■ WORK REQUEST ■
Write out each record in full and exactly as given. Skip any pictures.

■ MATERIAL FOR THE TASK ■
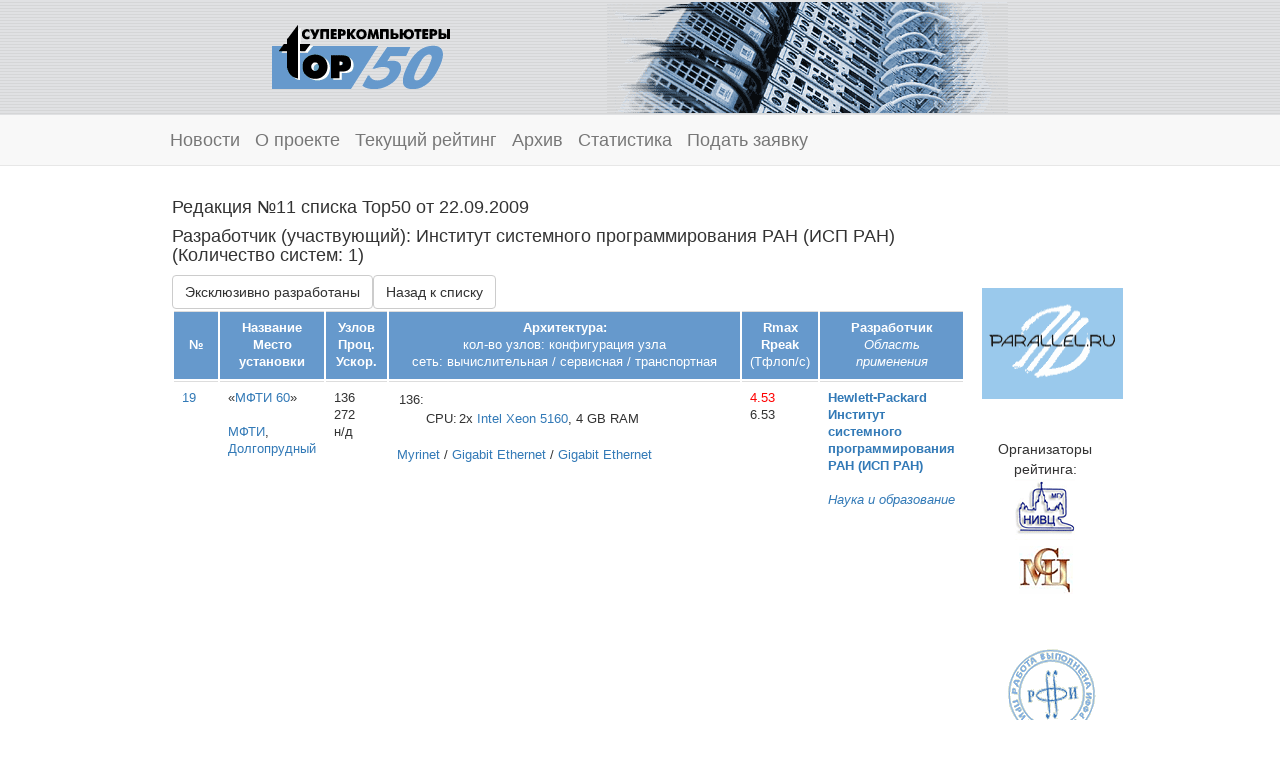

--- FILE ---
content_type: text/html; charset=utf-8
request_url: http://top50.parallel.ru/archive/2009/09/vendor/3922
body_size: 3342
content:
<!DOCTYPE html><html><head><title>Top50 | Суперкомпьютеры</title><link rel="shortcut icon" type="image/x-icon" href="/assets/favicon-1cb1504d07c725f0850e9886a33771fa478784ef096f99509cec802675c96b6a.ico" /><link rel="shortcut icon" type="image/png" href="/assets/apple-touch-icon-precomposed-da40817b77fae1623a2edba32f240c8b2e8d0db7909a89d641c5c61f380a0ede.png" /><link rel="apple-touch-icon" type="image/png" href="/assets/apple-touch-icon-precomposed-da40817b77fae1623a2edba32f240c8b2e8d0db7909a89d641c5c61f380a0ede.png" /><link href="//netdna.bootstrapcdn.com/font-awesome/4.0.3/css/font-awesome.css" rel="stylesheet" /><!--[if lt IE 9]><script src="http://html5shim.googlecode.com/svn/trunk/html5.js" type="text/javascript"></script><![endif]--><script src="https://www.google.com/jsapi" type="text/javascript"></script><link rel="stylesheet" media="all" href="/assets/application-78a50a88f33997a8c5bb1b0d49d26c14f80b889968c2c9b1c7fc64912b003387.css" /><script src="/assets/application-247aafbbb658db363b71825c7d5c0b15e4cd51eb47b19e21445b807599a794d0.js"></script><meta name="csrf-param" content="authenticity_token" />
<meta name="csrf-token" content="4rJ0Tk6BJPJIphe+Sq7jFrH4sf+QRGvaqFVOEJUNt9K7gvdIIpXj2F1m6RyrnjGoraiHD6R+51ke+0SIPrjsYw==" /><script>window.env = "production"
window.locale = "ru"</script></head><body><div align="center" id="top"><center><table border="0" cellpadding="0" cellspacing="0" width="740"><td id="logo"><a title="Перейти на главную страницу" href="/"><img alt="TOP 50 | Суперкомпьютеры" width="178" height="64" border="0" src="/assets/logo-527bd0efabc975177bf26c3605b716d1b9cd74e30debf4b7052417eabe3d57f1.gif" /></a></td><td align="right"><img alt="" width="401" height="111" border="0" src="/assets/b-540x90-2-4770d89b0d34d2fb56332a5642061dd158b658d3cc73bb06f0ea16079bb9a03c.gif" /></td></table></center></div><div class="navbar navbar-default navbar-static-top" role="navigation"><div class="container"><div class="navbar-header"><a class="navbar-brand" href="/newsfeed">Новости</a></div><div class="navbar-header"><a class="navbar-brand" href="/about">О проекте</a></div><div class="navbar-collapse collapse"><ul class="nav navbar-nav"><a class="navbar-brand" href="/list">Текущий рейтинг</a></ul><ul class="nav navbar-nav"><a class="navbar-brand" href="/archive">Архив</a></ul><ul class="nav navbar-nav"><a class="navbar-brand" href="/stats">Статистика</a></ul><ul class="nav navbar-nav"><a class="navbar-brand" href="/application/new">Подать заявку</a></ul></div></div></div><div class="container"><table border="0" cellpadding="0" cellspacing="0"><tr><td id="mainBlock" rowspan="2"><h4>Редакция №11 списка Top50 от 22.09.2009</h4><h4>Разработчик (участвующий): Институт системного программирования РАН (ИСП РАН) (Количество систем: 1)</h4><a class="btn btn-default" href="/archive/2009/09/vendor/3922/exclusive"><span class="translation_missing" title="translation missing: ru.Эксклюзивно разработаны">Эксклюзивно разработаны</span></a><a class="btn btn-default" href="/archive/2009/09"><span class="translation_missing" title="translation missing: ru.Назад к списку">Назад к списку</span></a><table class="table table-responsive table-striped"><tr><th><br />№</th><th>Название<br />Место установки</th><th>Узлов<br />Проц.<br />Ускор.</th><th>Архитектура:<br /><span class="th-thin">кол-во узлов: конфигурация узла</span><br /><span class="th-thin">сеть: вычислительная / сервисная / транспортная</span></th><th>Rmax<br />Rpeak<br /><span class="th-thin">(Тфлоп/с)</span></th><th>Разработчик<br /><span class="txt-ital">Область применения</span></th></tr><tr><td class="col-xs-1"><a title="Перейти к информации о системе" href="/systems/280">19</a></td><td class="col-xs-1">«<a title="Название системы. 
Нажмите для перехода к описанию системы" href="/systems/280">МФТИ 60</a>»<br /><br /><a title="Организация" href="/archive/2009/09/organization/746">МФТИ</a>,<br /><a title="Город" href="/archive/2009/09/city/30">Долгопрудный</a></td><td class="col-xs-1">136<br />272<br />н/д</td><td class="col-xs-6"><table border="0" cellpadding="0" cellspacing="0"><tr><td align="right" valign="top">136:</td><td colspan="2"></td></tr><tr><td></td><td valign="top">CPU: </td><td>2x <a title="Производитель CPU" href="/archive/2009/09/component_spec/300">Intel</a> <a title="Модель CPU" href="/archive/2009/09/component/2509">Xeon 5160</a>, 4 GB RAM</td></tr></table><br /><a title="Коммуникационная сеть" href="/archive/2009/09/spec/10/238">Myrinet</a> / <a title="Сервисная сеть" href="/archive/2009/09/spec/11/12">Gigabit Ethernet</a> / <a title="Транспортная сеть" href="/archive/2009/09/spec/12/12">Gigabit Ethernet</a></td><td class="col-xs-1"><a title="Максимальная производительность на тесте Linpack (Rmax). 
Размер матрицы (Nmax): 244000" class="whint">4.53</a><br />6.53</td><td class="col-xs-1"><a class="css_class" style="font-weight: bold" title="Участвующий разработчик" href="/archive/2009/09/vendor/3968">Hewlett‑Packard</a><br /><a class="css_class" style="font-weight: bold" title="Участвующий разработчик" href="/archive/2009/09/vendor/3922">Институт системного программирования РАН (ИСП РАН)</a><br /><br /><a class="txt-ital" title="Область применения" href="/archive/2009/09/spec/9/4">Наука и образование</a></td></tr></table></td><td align="center" id="rightBlock"><a target="_blank" title="Информационно-аналитический центр по параллельным вычислениям" href="https://www.parallel.ru"><img alt="Информационно-аналитический центр по параллельным вычислениям" width="141" height="111" border="0" style="margin: 0" src="/assets/parallel141x114blue-01b7cf70521c5b601e77560a6ef0a348d7c35428eb0cd86b24235d7959f20d23.gif" /></a><br /><br /><br />Организаторы рейтинга:<br /><a target="_blank" title="Научно-исследовательский вычислительный центр МГУ" href="https://rcc.msu.ru"><img alt="Научно-исследовательский вычислительный центр МГУ" width="60" height="60" border="0" style="margin: 0" src="/assets/logo-srcc-eb679d389c840f469a0c1ce9839513da38ed6b09c66ec7b3c8ad67761be98c00.gif" /></a><br /><a target="_blank" title="Межведомственный Суперкомпьютерный Центр РАН" href="http://www.jscc.ru"><img alt="Межведомственный Суперкомпьютерный Центр РАН" width="60" height="60" border="0" style="margin: 0" src="/assets/logo-jscc-aa7e849cd412c93df526906bba13f86b088cf21cfbbae8d1f9d2548a416e1b7d.gif" /></a><br /><br /><br /><a target="_blank" title="Работа выполнена при поддержке РФФИ" href="http://www.rfbr.ru"><img alt="Работа выполнена при поддержке РФФИ" width="141" height="111" border="0" style="margin: 0" src="/assets/rffi1-0275fba08253d2202a2ca73320aa670536ecfb0e844a469f3fbb0c6c560873f0.gif" /></a></td></tr></table><div id="footer"><a target="_blank" href="http://srcc.msu.ru">НИВЦ МГУ имени М.В. Ломоносова</a><br /><br /><a href="/auth/session/new">Вход для администратора</a></div></div></body></html>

■ EXPECTED ANSWER ■
--- FILE ---
content_type: text/html; charset=utf-8
request_url: http://top50.parallel.ru/archive/2009/09/vendor/3922
body_size: 3342
content:
<!DOCTYPE html><html><head><title>Top50 | Суперкомпьютеры</title><link rel="shortcut icon" type="image/x-icon" href="/assets/favicon-1cb1504d07c725f0850e9886a33771fa478784ef096f99509cec802675c96b6a.ico" /><link rel="shortcut icon" type="image/png" href="/assets/apple-touch-icon-precomposed-da40817b77fae1623a2edba32f240c8b2e8d0db7909a89d641c5c61f380a0ede.png" /><link rel="apple-touch-icon" type="image/png" href="/assets/apple-touch-icon-precomposed-da40817b77fae1623a2edba32f240c8b2e8d0db7909a89d641c5c61f380a0ede.png" /><link href="//netdna.bootstrapcdn.com/font-awesome/4.0.3/css/font-awesome.css" rel="stylesheet" /><!--[if lt IE 9]><script src="http://html5shim.googlecode.com/svn/trunk/html5.js" type="text/javascript"></script><![endif]--><script src="https://www.google.com/jsapi" type="text/javascript"></script><link rel="stylesheet" media="all" href="/assets/application-78a50a88f33997a8c5bb1b0d49d26c14f80b889968c2c9b1c7fc64912b003387.css" /><script src="/assets/application-247aafbbb658db363b71825c7d5c0b15e4cd51eb47b19e21445b807599a794d0.js"></script><meta name="csrf-param" content="authenticity_token" />
<meta name="csrf-token" content="4rJ0Tk6BJPJIphe+Sq7jFrH4sf+QRGvaqFVOEJUNt9K7gvdIIpXj2F1m6RyrnjGoraiHD6R+51ke+0SIPrjsYw==" /><script>window.env = "production"
window.locale = "ru"</script></head><body><div align="center" id="top"><center><table border="0" cellpadding="0" cellspacing="0" width="740"><td id="logo"><a title="Перейти на главную страницу" href="/"><img alt="TOP 50 | Суперкомпьютеры" width="178" height="64" border="0" src="/assets/logo-527bd0efabc975177bf26c3605b716d1b9cd74e30debf4b7052417eabe3d57f1.gif" /></a></td><td align="right"><img alt="" width="401" height="111" border="0" src="/assets/b-540x90-2-4770d89b0d34d2fb56332a5642061dd158b658d3cc73bb06f0ea16079bb9a03c.gif" /></td></table></center></div><div class="navbar navbar-default navbar-static-top" role="navigation"><div class="container"><div class="navbar-header"><a class="navbar-brand" href="/newsfeed">Новости</a></div><div class="navbar-header"><a class="navbar-brand" href="/about">О проекте</a></div><div class="navbar-collapse collapse"><ul class="nav navbar-nav"><a class="navbar-brand" href="/list">Текущий рейтинг</a></ul><ul class="nav navbar-nav"><a class="navbar-brand" href="/archive">Архив</a></ul><ul class="nav navbar-nav"><a class="navbar-brand" href="/stats">Статистика</a></ul><ul class="nav navbar-nav"><a class="navbar-brand" href="/application/new">Подать заявку</a></ul></div></div></div><div class="container"><table border="0" cellpadding="0" cellspacing="0"><tr><td id="mainBlock" rowspan="2"><h4>Редакция №11 списка Top50 от 22.09.2009</h4><h4>Разработчик (участвующий): Институт системного программирования РАН (ИСП РАН) (Количество систем: 1)</h4><a class="btn btn-default" href="/archive/2009/09/vendor/3922/exclusive"><span class="translation_missing" title="translation missing: ru.Эксклюзивно разработаны">Эксклюзивно разработаны</span></a><a class="btn btn-default" href="/archive/2009/09"><span class="translation_missing" title="translation missing: ru.Назад к списку">Назад к списку</span></a><table class="table table-responsive table-striped"><tr><th><br />№</th><th>Название<br />Место установки</th><th>Узлов<br />Проц.<br />Ускор.</th><th>Архитектура:<br /><span class="th-thin">кол-во узлов: конфигурация узла</span><br /><span class="th-thin">сеть: вычислительная / сервисная / транспортная</span></th><th>Rmax<br />Rpeak<br /><span class="th-thin">(Тфлоп/с)</span></th><th>Разработчик<br /><span class="txt-ital">Область применения</span></th></tr><tr><td class="col-xs-1"><a title="Перейти к информации о системе" href="/systems/280">19</a></td><td class="col-xs-1">«<a title="Название системы. 
Нажмите для перехода к описанию системы" href="/systems/280">МФТИ 60</a>»<br /><br /><a title="Организация" href="/archive/2009/09/organization/746">МФТИ</a>,<br /><a title="Город" href="/archive/2009/09/city/30">Долгопрудный</a></td><td class="col-xs-1">136<br />272<br />н/д</td><td class="col-xs-6"><table border="0" cellpadding="0" cellspacing="0"><tr><td align="right" valign="top">136:</td><td colspan="2"></td></tr><tr><td></td><td valign="top">CPU: </td><td>2x <a title="Производитель CPU" href="/archive/2009/09/component_spec/300">Intel</a> <a title="Модель CPU" href="/archive/2009/09/component/2509">Xeon 5160</a>, 4 GB RAM</td></tr></table><br /><a title="Коммуникационная сеть" href="/archive/2009/09/spec/10/238">Myrinet</a> / <a title="Сервисная сеть" href="/archive/2009/09/spec/11/12">Gigabit Ethernet</a> / <a title="Транспортная сеть" href="/archive/2009/09/spec/12/12">Gigabit Ethernet</a></td><td class="col-xs-1"><a title="Максимальная производительность на тесте Linpack (Rmax). 
Размер матрицы (Nmax): 244000" class="whint">4.53</a><br />6.53</td><td class="col-xs-1"><a class="css_class" style="font-weight: bold" title="Участвующий разработчик" href="/archive/2009/09/vendor/3968">Hewlett‑Packard</a><br /><a class="css_class" style="font-weight: bold" title="Участвующий разработчик" href="/archive/2009/09/vendor/3922">Институт системного программирования РАН (ИСП РАН)</a><br /><br /><a class="txt-ital" title="Область применения" href="/archive/2009/09/spec/9/4">Наука и образование</a></td></tr></table></td><td align="center" id="rightBlock"><a target="_blank" title="Информационно-аналитический центр по параллельным вычислениям" href="https://www.parallel.ru"><img alt="Информационно-аналитический центр по параллельным вычислениям" width="141" height="111" border="0" style="margin: 0" src="/assets/parallel141x114blue-01b7cf70521c5b601e77560a6ef0a348d7c35428eb0cd86b24235d7959f20d23.gif" /></a><br /><br /><br />Организаторы рейтинга:<br /><a target="_blank" title="Научно-исследовательский вычислительный центр МГУ" href="https://rcc.msu.ru"><img alt="Научно-исследовательский вычислительный центр МГУ" width="60" height="60" border="0" style="margin: 0" src="/assets/logo-srcc-eb679d389c840f469a0c1ce9839513da38ed6b09c66ec7b3c8ad67761be98c00.gif" /></a><br /><a target="_blank" title="Межведомственный Суперкомпьютерный Центр РАН" href="http://www.jscc.ru"><img alt="Межведомственный Суперкомпьютерный Центр РАН" width="60" height="60" border="0" style="margin: 0" src="/assets/logo-jscc-aa7e849cd412c93df526906bba13f86b088cf21cfbbae8d1f9d2548a416e1b7d.gif" /></a><br /><br /><br /><a target="_blank" title="Работа выполнена при поддержке РФФИ" href="http://www.rfbr.ru"><img alt="Работа выполнена при поддержке РФФИ" width="141" height="111" border="0" style="margin: 0" src="/assets/rffi1-0275fba08253d2202a2ca73320aa670536ecfb0e844a469f3fbb0c6c560873f0.gif" /></a></td></tr></table><div id="footer"><a target="_blank" href="http://srcc.msu.ru">НИВЦ МГУ имени М.В. Ломоносова</a><br /><br /><a href="/auth/session/new">Вход для администратора</a></div></div></body></html>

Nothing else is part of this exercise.